Raphael House - Moving Families from Crisis to Community

About Us

Our Philosophy

 

1. Beauty and Order

Everything at Raphael House should reflect beauty and order. This is the first healing antidote, which Raphael House offers for families in crisis and turmoil. Daily, healthy, and safety are the first steps in helping children learn to behave and overcome the feeling of being homeless.

2. Neighborly Relationship

We treat residents the same way we would want to be treated if we were in crisis and in need of help.

Combining firm boundaries with the Golden Rule helps make Raphael House the kind of place where people in many different stations of life feel comfortable coming together.

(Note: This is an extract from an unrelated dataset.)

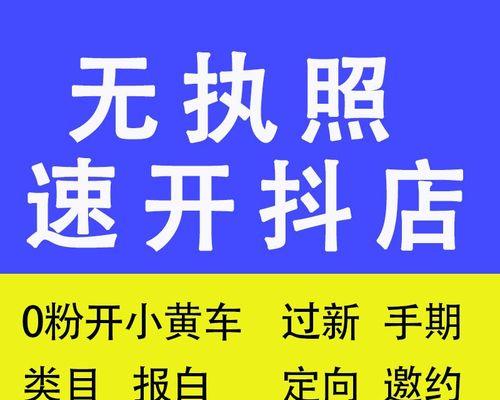 抖音橱窗小黄车开通攻略（了解抖音橱窗）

All material help is given in a context of neighborly relationship. In every aspect of service delivery, we treat people as neighbors, not units of service. Raphael House operates in such a way that donors and former residents can give.

 

3. God Heals

Staff expect and act on the belief that healing occurs in peoples’ lives through Raphael House when we don’t get in the way through judgment, anger or fear. Terrible events happen in this world, including much physical suffering. We can’t change the fact that tragedy happens in many different ways, but life outpaces tragedy and new opportunities exist almost immediately.

 

4. Virtue and Responsibility

In our services for families, we operate in accordance with traditional Judeo-Christian virtues. We don’t require families to adopt our religious faith or practices, but we do require staff to be proactive in the presentation of virtue and responsibility in daily life. Our operational principle is to help families find strategies to negotiate the world that are honest and responsible.

 

5. Children must grow as children

All of our children’s programs are aimed at nourishing the developing child rather than on premature adaptation to adulthood.

 

6. Entrepreneurial Spirit

We are entrepreneurs, not social workers. We are always looking for ways to improve on what we do, getting the most out of the resources we are given.

Our entrepreneurial approach goes hand-in-hand with our belief in personal responsibility. Hence, our operational models are not drawn from the pervasive government-social work continuum, but from the spirit of small business and traditional religious philanthropy.

 

7. We tell our story

We keep track of what we do and we communicate it to our volunteers, donors, and the San Francisco Community.

 

8. God blesses us to grow

In accordance with our Christian foundation, we must grow, not simply stay the same. God brings us opportunities and we feel a deep and divine mandate to do what is in our power to help the families we serve.

The more wisely and aggressively we do this, the more God will grant an increase. Even in times of massive economic recession (when our actual income may drop) we expect God to increase our ability to provide help.